HISTORIANS today called for an investigation after links to Wearside’s ancient past were unearthed on a building site.
Fragments of 2,000-year-old Roman pottery have been recovered during “deeper excavation works” on the site of the new £11.8million city square.
Council bosses have pledged to produce a report on the finds – to be archived at The Great North Museum in Newcastle – once the work on the project is completed.
But local historians are calling for an in-depth archaeological survey of the area to be carried out now – to prevent Wearside’s possible links to Roman times being buried.
“This site seems potentially of considerable importance. A comprehensive appraisal should be undertaken prior to any new development,” said John Tumman.
“Clearly, there would not be pottery here without some kind of Roman presence. I am disappointed that this has not prompted more interest in undertaking a search.”
Wearside’s Roman past, or lack of it, has long been debated. Although coins, pottery and artefacts have been found, major structures – such as a fort – remain elusive.
Indeed, investigations into a possible Roman dam at Hylton two years ago proved inconclusive, but hopes remain high that Roman links will one day be confirmed.
“It seems that the most likely location for a Roman fort, at the north end of Castle Street at the cliff edge, was largely blasted away in the 19th century,” said John.
“Old engravings show massive 4ft thick walls at the top of the cliff. In the 1860s and 70s these walls were examined and found to be possibly of Roman construction.
“There was also a well named Castle Well and, of course, the name Castle Street itself.

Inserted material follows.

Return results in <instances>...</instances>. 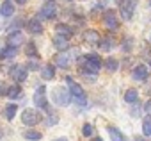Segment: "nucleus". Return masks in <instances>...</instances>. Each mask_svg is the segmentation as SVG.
Returning a JSON list of instances; mask_svg holds the SVG:
<instances>
[{"instance_id":"f257e3e1","label":"nucleus","mask_w":151,"mask_h":141,"mask_svg":"<svg viewBox=\"0 0 151 141\" xmlns=\"http://www.w3.org/2000/svg\"><path fill=\"white\" fill-rule=\"evenodd\" d=\"M133 11H135V2L133 0H119V15L123 20L130 22L133 18Z\"/></svg>"},{"instance_id":"f03ea898","label":"nucleus","mask_w":151,"mask_h":141,"mask_svg":"<svg viewBox=\"0 0 151 141\" xmlns=\"http://www.w3.org/2000/svg\"><path fill=\"white\" fill-rule=\"evenodd\" d=\"M100 68H101V59L94 54L87 55L84 59V72H89V73H98L100 72Z\"/></svg>"},{"instance_id":"7ed1b4c3","label":"nucleus","mask_w":151,"mask_h":141,"mask_svg":"<svg viewBox=\"0 0 151 141\" xmlns=\"http://www.w3.org/2000/svg\"><path fill=\"white\" fill-rule=\"evenodd\" d=\"M41 120H43V118H41V114H39L36 109H25V111L22 113V121H23L25 125H29V127L37 125Z\"/></svg>"},{"instance_id":"20e7f679","label":"nucleus","mask_w":151,"mask_h":141,"mask_svg":"<svg viewBox=\"0 0 151 141\" xmlns=\"http://www.w3.org/2000/svg\"><path fill=\"white\" fill-rule=\"evenodd\" d=\"M69 95H73L77 98L78 104H86V100H87V95H86L84 88L80 84H77V82H71V81H69Z\"/></svg>"},{"instance_id":"39448f33","label":"nucleus","mask_w":151,"mask_h":141,"mask_svg":"<svg viewBox=\"0 0 151 141\" xmlns=\"http://www.w3.org/2000/svg\"><path fill=\"white\" fill-rule=\"evenodd\" d=\"M57 15V4L52 2V0H48V2H45V6L41 7L39 11V16L45 18V20H52L53 16Z\"/></svg>"},{"instance_id":"423d86ee","label":"nucleus","mask_w":151,"mask_h":141,"mask_svg":"<svg viewBox=\"0 0 151 141\" xmlns=\"http://www.w3.org/2000/svg\"><path fill=\"white\" fill-rule=\"evenodd\" d=\"M53 98L59 105H68L69 104V89L66 88H55L53 89Z\"/></svg>"},{"instance_id":"0eeeda50","label":"nucleus","mask_w":151,"mask_h":141,"mask_svg":"<svg viewBox=\"0 0 151 141\" xmlns=\"http://www.w3.org/2000/svg\"><path fill=\"white\" fill-rule=\"evenodd\" d=\"M132 77H133L135 81H146V79L149 77V70H147V66H144V64L135 66L133 72H132Z\"/></svg>"},{"instance_id":"6e6552de","label":"nucleus","mask_w":151,"mask_h":141,"mask_svg":"<svg viewBox=\"0 0 151 141\" xmlns=\"http://www.w3.org/2000/svg\"><path fill=\"white\" fill-rule=\"evenodd\" d=\"M34 102H36V105L41 107V109H46V107H48L45 88H37V89H36V93H34Z\"/></svg>"},{"instance_id":"1a4fd4ad","label":"nucleus","mask_w":151,"mask_h":141,"mask_svg":"<svg viewBox=\"0 0 151 141\" xmlns=\"http://www.w3.org/2000/svg\"><path fill=\"white\" fill-rule=\"evenodd\" d=\"M9 75L16 82H23V81H27V70L23 66H14V68H11V73Z\"/></svg>"},{"instance_id":"9d476101","label":"nucleus","mask_w":151,"mask_h":141,"mask_svg":"<svg viewBox=\"0 0 151 141\" xmlns=\"http://www.w3.org/2000/svg\"><path fill=\"white\" fill-rule=\"evenodd\" d=\"M103 22H105V25H107L109 29H112V31H116V29L119 27V22H117V18H116V13H114V11H107V13H105V16H103Z\"/></svg>"},{"instance_id":"9b49d317","label":"nucleus","mask_w":151,"mask_h":141,"mask_svg":"<svg viewBox=\"0 0 151 141\" xmlns=\"http://www.w3.org/2000/svg\"><path fill=\"white\" fill-rule=\"evenodd\" d=\"M55 32H57V36H62V38H66V39H69V38L73 36V29H71L69 25H66V23H59V25L55 27Z\"/></svg>"},{"instance_id":"f8f14e48","label":"nucleus","mask_w":151,"mask_h":141,"mask_svg":"<svg viewBox=\"0 0 151 141\" xmlns=\"http://www.w3.org/2000/svg\"><path fill=\"white\" fill-rule=\"evenodd\" d=\"M22 43H23V34H22L20 31L9 34V38H7V45H9V47H16V48H18Z\"/></svg>"},{"instance_id":"ddd939ff","label":"nucleus","mask_w":151,"mask_h":141,"mask_svg":"<svg viewBox=\"0 0 151 141\" xmlns=\"http://www.w3.org/2000/svg\"><path fill=\"white\" fill-rule=\"evenodd\" d=\"M0 15L6 16V18L13 16V15H14V4H13V2H9V0L2 2V6H0Z\"/></svg>"},{"instance_id":"4468645a","label":"nucleus","mask_w":151,"mask_h":141,"mask_svg":"<svg viewBox=\"0 0 151 141\" xmlns=\"http://www.w3.org/2000/svg\"><path fill=\"white\" fill-rule=\"evenodd\" d=\"M84 39L87 41V45H98L100 34H98L96 31H93V29H87V31L84 32Z\"/></svg>"},{"instance_id":"2eb2a0df","label":"nucleus","mask_w":151,"mask_h":141,"mask_svg":"<svg viewBox=\"0 0 151 141\" xmlns=\"http://www.w3.org/2000/svg\"><path fill=\"white\" fill-rule=\"evenodd\" d=\"M69 59H71L69 54H66V52L62 50L60 54L55 55V64H57L59 68H68V66H69Z\"/></svg>"},{"instance_id":"dca6fc26","label":"nucleus","mask_w":151,"mask_h":141,"mask_svg":"<svg viewBox=\"0 0 151 141\" xmlns=\"http://www.w3.org/2000/svg\"><path fill=\"white\" fill-rule=\"evenodd\" d=\"M98 47H100L103 52H110V50L116 47V41H114L112 38H100V41H98Z\"/></svg>"},{"instance_id":"f3484780","label":"nucleus","mask_w":151,"mask_h":141,"mask_svg":"<svg viewBox=\"0 0 151 141\" xmlns=\"http://www.w3.org/2000/svg\"><path fill=\"white\" fill-rule=\"evenodd\" d=\"M27 29L30 31V34H41V32H43V25H41V22H39V20H36V18L29 20Z\"/></svg>"},{"instance_id":"a211bd4d","label":"nucleus","mask_w":151,"mask_h":141,"mask_svg":"<svg viewBox=\"0 0 151 141\" xmlns=\"http://www.w3.org/2000/svg\"><path fill=\"white\" fill-rule=\"evenodd\" d=\"M16 54H18V48L7 45L2 52H0V59H11V57H16Z\"/></svg>"},{"instance_id":"6ab92c4d","label":"nucleus","mask_w":151,"mask_h":141,"mask_svg":"<svg viewBox=\"0 0 151 141\" xmlns=\"http://www.w3.org/2000/svg\"><path fill=\"white\" fill-rule=\"evenodd\" d=\"M41 77L45 79V81H52L53 77H55V68L52 66V64H46V66H43V70H41Z\"/></svg>"},{"instance_id":"aec40b11","label":"nucleus","mask_w":151,"mask_h":141,"mask_svg":"<svg viewBox=\"0 0 151 141\" xmlns=\"http://www.w3.org/2000/svg\"><path fill=\"white\" fill-rule=\"evenodd\" d=\"M53 45H55V48L57 50H68V39L66 38H62V36H55L53 38Z\"/></svg>"},{"instance_id":"412c9836","label":"nucleus","mask_w":151,"mask_h":141,"mask_svg":"<svg viewBox=\"0 0 151 141\" xmlns=\"http://www.w3.org/2000/svg\"><path fill=\"white\" fill-rule=\"evenodd\" d=\"M137 100H139V93H137V89H128L126 93H124V102H128V104H137Z\"/></svg>"},{"instance_id":"4be33fe9","label":"nucleus","mask_w":151,"mask_h":141,"mask_svg":"<svg viewBox=\"0 0 151 141\" xmlns=\"http://www.w3.org/2000/svg\"><path fill=\"white\" fill-rule=\"evenodd\" d=\"M109 134H110L112 141H126V139H124V136L121 134V130H117L116 127H109Z\"/></svg>"},{"instance_id":"5701e85b","label":"nucleus","mask_w":151,"mask_h":141,"mask_svg":"<svg viewBox=\"0 0 151 141\" xmlns=\"http://www.w3.org/2000/svg\"><path fill=\"white\" fill-rule=\"evenodd\" d=\"M25 54H27L29 57H32V59H37V57H39V54H37V48H36V45H34V43H29V45H27V48H25Z\"/></svg>"},{"instance_id":"b1692460","label":"nucleus","mask_w":151,"mask_h":141,"mask_svg":"<svg viewBox=\"0 0 151 141\" xmlns=\"http://www.w3.org/2000/svg\"><path fill=\"white\" fill-rule=\"evenodd\" d=\"M142 132H144V136H151V114L144 118V121H142Z\"/></svg>"},{"instance_id":"393cba45","label":"nucleus","mask_w":151,"mask_h":141,"mask_svg":"<svg viewBox=\"0 0 151 141\" xmlns=\"http://www.w3.org/2000/svg\"><path fill=\"white\" fill-rule=\"evenodd\" d=\"M4 114H6V118H7V120H13V118L16 116V104H9V105L6 107Z\"/></svg>"},{"instance_id":"a878e982","label":"nucleus","mask_w":151,"mask_h":141,"mask_svg":"<svg viewBox=\"0 0 151 141\" xmlns=\"http://www.w3.org/2000/svg\"><path fill=\"white\" fill-rule=\"evenodd\" d=\"M23 136H25V139H30V141H39L43 137L41 132H37V130H27Z\"/></svg>"},{"instance_id":"bb28decb","label":"nucleus","mask_w":151,"mask_h":141,"mask_svg":"<svg viewBox=\"0 0 151 141\" xmlns=\"http://www.w3.org/2000/svg\"><path fill=\"white\" fill-rule=\"evenodd\" d=\"M117 59H114V57H109L107 61H105V68L109 70V72H116V70H117Z\"/></svg>"},{"instance_id":"cd10ccee","label":"nucleus","mask_w":151,"mask_h":141,"mask_svg":"<svg viewBox=\"0 0 151 141\" xmlns=\"http://www.w3.org/2000/svg\"><path fill=\"white\" fill-rule=\"evenodd\" d=\"M20 95H22V88H18V86L9 88V91H7V97H11V98H16V97H20Z\"/></svg>"},{"instance_id":"c85d7f7f","label":"nucleus","mask_w":151,"mask_h":141,"mask_svg":"<svg viewBox=\"0 0 151 141\" xmlns=\"http://www.w3.org/2000/svg\"><path fill=\"white\" fill-rule=\"evenodd\" d=\"M82 134H84V136H93V125L86 123V125L82 127Z\"/></svg>"},{"instance_id":"c756f323","label":"nucleus","mask_w":151,"mask_h":141,"mask_svg":"<svg viewBox=\"0 0 151 141\" xmlns=\"http://www.w3.org/2000/svg\"><path fill=\"white\" fill-rule=\"evenodd\" d=\"M132 45H133V39H132V38H130V39L126 38V39H124V43H123V50H124V52L132 50Z\"/></svg>"},{"instance_id":"7c9ffc66","label":"nucleus","mask_w":151,"mask_h":141,"mask_svg":"<svg viewBox=\"0 0 151 141\" xmlns=\"http://www.w3.org/2000/svg\"><path fill=\"white\" fill-rule=\"evenodd\" d=\"M7 91H9V86H7V84H0V95H2V97H7Z\"/></svg>"},{"instance_id":"2f4dec72","label":"nucleus","mask_w":151,"mask_h":141,"mask_svg":"<svg viewBox=\"0 0 151 141\" xmlns=\"http://www.w3.org/2000/svg\"><path fill=\"white\" fill-rule=\"evenodd\" d=\"M27 68H30V70H37V63H36V59H32V61H29V64H27Z\"/></svg>"},{"instance_id":"473e14b6","label":"nucleus","mask_w":151,"mask_h":141,"mask_svg":"<svg viewBox=\"0 0 151 141\" xmlns=\"http://www.w3.org/2000/svg\"><path fill=\"white\" fill-rule=\"evenodd\" d=\"M146 111H147V113H149V114H151V100H149V102H147V104H146Z\"/></svg>"},{"instance_id":"72a5a7b5","label":"nucleus","mask_w":151,"mask_h":141,"mask_svg":"<svg viewBox=\"0 0 151 141\" xmlns=\"http://www.w3.org/2000/svg\"><path fill=\"white\" fill-rule=\"evenodd\" d=\"M133 141H146V139H142V137H133Z\"/></svg>"},{"instance_id":"f704fd0d","label":"nucleus","mask_w":151,"mask_h":141,"mask_svg":"<svg viewBox=\"0 0 151 141\" xmlns=\"http://www.w3.org/2000/svg\"><path fill=\"white\" fill-rule=\"evenodd\" d=\"M93 141H103L101 137H93Z\"/></svg>"},{"instance_id":"c9c22d12","label":"nucleus","mask_w":151,"mask_h":141,"mask_svg":"<svg viewBox=\"0 0 151 141\" xmlns=\"http://www.w3.org/2000/svg\"><path fill=\"white\" fill-rule=\"evenodd\" d=\"M16 2H18V4H25V2H27V0H16Z\"/></svg>"},{"instance_id":"e433bc0d","label":"nucleus","mask_w":151,"mask_h":141,"mask_svg":"<svg viewBox=\"0 0 151 141\" xmlns=\"http://www.w3.org/2000/svg\"><path fill=\"white\" fill-rule=\"evenodd\" d=\"M55 141H68L66 137H60V139H55Z\"/></svg>"},{"instance_id":"4c0bfd02","label":"nucleus","mask_w":151,"mask_h":141,"mask_svg":"<svg viewBox=\"0 0 151 141\" xmlns=\"http://www.w3.org/2000/svg\"><path fill=\"white\" fill-rule=\"evenodd\" d=\"M0 139H2V129H0Z\"/></svg>"},{"instance_id":"58836bf2","label":"nucleus","mask_w":151,"mask_h":141,"mask_svg":"<svg viewBox=\"0 0 151 141\" xmlns=\"http://www.w3.org/2000/svg\"><path fill=\"white\" fill-rule=\"evenodd\" d=\"M147 93H149V95H151V89H149V91H147Z\"/></svg>"},{"instance_id":"ea45409f","label":"nucleus","mask_w":151,"mask_h":141,"mask_svg":"<svg viewBox=\"0 0 151 141\" xmlns=\"http://www.w3.org/2000/svg\"><path fill=\"white\" fill-rule=\"evenodd\" d=\"M149 64H151V61H149Z\"/></svg>"},{"instance_id":"a19ab883","label":"nucleus","mask_w":151,"mask_h":141,"mask_svg":"<svg viewBox=\"0 0 151 141\" xmlns=\"http://www.w3.org/2000/svg\"><path fill=\"white\" fill-rule=\"evenodd\" d=\"M149 4H151V2H149Z\"/></svg>"}]
</instances>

Sadly, the area outside of the Vaux site, near Gill Road, has never been excavated.”
Other historical findings close to the square include the 19th century discovery of a Roman pavement in the cellar of the Hat and Feather pub – now The Green Room.
A pavement was also uncovered during the building of Langham Tower in the 1880s, and a mosaic was allegedly unearthed near the court in the 1960s – but then reburied.
“The council doesn’t seem to put a high priority on archeology, but it would seem a wasted opportunity not to at least try to get to the truth of the mosaic,” said John.
“Over the past 150 years there have been a number of unexplained findings in and around the City Square area, suggesting there may have been some Roman presence.”
Local historian Norman Kirtlan today backed John’s calls for further investigations, as he believes “Sunderland has just too much Roman evidence to ignore.”
The former police inspector added: “If we can prove our Roman heritage, we will be able to rewrite the city’s history and affirm our rightful place in the history books.”
But Mel Speding, cabinet secretary of Sunderland City Council, said: “The fragments are now with museums officers and we are continuing to monitor the situation.
“Once the square is complete, a report will be produced providing details of the archaeological works, including information on the finds.
“Throughout the course of the St Mary’s Way Realignment Project, the City Council has been working closely with the Tyne and Wear County archaeologist.
“As we move forward with the regeneration of the Vaux site, further archaeological surveys will be undertaken when required.”
Roman finds in Sunderland
•Builders working on the new docks unearthed the remains of a Roman pottery kiln on the Town Moor in 1849.
•A paved Roman road was discovered at Low Ford in 1866, crossing the Wear to Baron’s Quay and heading towards Hylton Castle and Boldon.
•A possible Roman ford near Sunderland was destroyed by floods in 1400. There is also a dam at Hylton which many historians believe to be Roman.
•A Roman road heading north through Grangetown has been documented, after Roman cobbles were uncovered when air raid shelters were sunk in 1939.
•The site of Sunderland Cemetery is named Chesters Stones on old maps. It is thought it may originally have been the site of a Roman fortification.
•A Roman cobbled road beneath the Hat and Feather pub, in Low Row, was discovered during building work, as were the remains of Roman mosaics.
•It has been reported that the walls of a Roman building, together with Roman pottery and coins, were uncovered during building work at the university.
•Other Roman artefacts unearthed include an inscribed spoon at the mouth of the Wear and coins in Villiers Street, the Old Barracks and Town Moor.
•A 4th Century coin of Maximian l was found on a bombsite in St Thomas Street, pottery and coins at Fulwell and a bronze figurine in Carley Hill Quarry.
•Historian Raymond Selkirk, of The Northern Archaeology Group, put forward the theory in 2006 that Penshaw Monument was built from Roman stones.
•A human skeleton, with two Roman coins near its right hand, was found at Fulwell hill in 1759.